Revenue Ruling 59-60 also advises valuators to consider the effect of restrictive shareholder agreements on stock value, but only if they represent bona fide business arrangements.

2. Revenue Ruling 68-609 - The Treasury Department originally created the excess earnings (or formula) method to estimate the intangible value of breweries and distilleries during prohibition. This ruling discusses the underpinnings of the excess earnings method but states that it “may be used for determining the fair market value of intangible assets of a business only if there is no better basis available.”

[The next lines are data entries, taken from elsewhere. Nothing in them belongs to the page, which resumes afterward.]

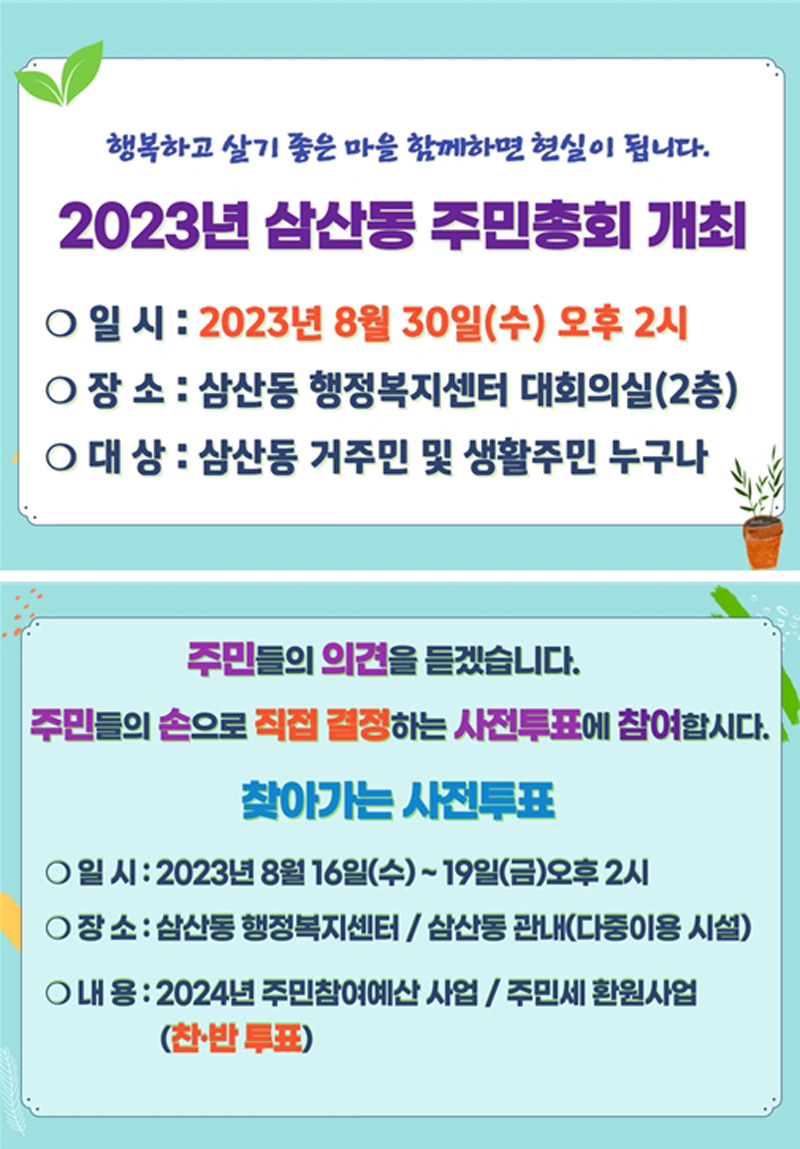 행복하고 살기좋은 마을 함께하면 현실이 됩니다.
2023년 삼산동 주민총회 개최
일시 2023년8월30일(수) 오후2시
장소 삼산동 행정복지센터 대회의실(2층)
대상 삼산동 거주민 및 생활주민 누구나
주민들의 의견을 듣겠습니다.
주민들의 손으로 직접 결정하는 사전투표에 참여합시다
찾아가는 사전투표
일시 2023년8월16일(수)-19일(금) 오후2시
장소 삼산동 행정복지센터, 삼산동 관내(다중이용 시설)
내용 2024년 주민참여예산 사업, 주민세 환원사업(찬.반 투표)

3. Revenue Ruling 77-287 - In 1977, the IRS officially recognized restricted stock studies as a source of empirical evidence for marketability discounts. This ruling discusses various types of restricted securities and the SEC’s Institutional Investor Study, which identifies four factors that influence marketability discounts: earnings, sales, trading market and resale agreement provisions.

Revenue Ruling 77-287 lists other factors — such as previous offers, trading volume, shareholder relationships and elements of control — to consider when quantifying marketability discounts.

4. Revenue Ruling 93-12 - Until 1993, minority interests transferred for gift and estate tax purposes were typically subject to family attribution. This ruling reversed the family attribution rules and allowed minority discounts on partial interest transfers regardless of the parties’ family ties.

These rulings may be cited in valuations prepared for nontax purposes, including divorce and shareholder disputes. So it’s important to understand these pronouncements before relying on a business valuation for any purpose.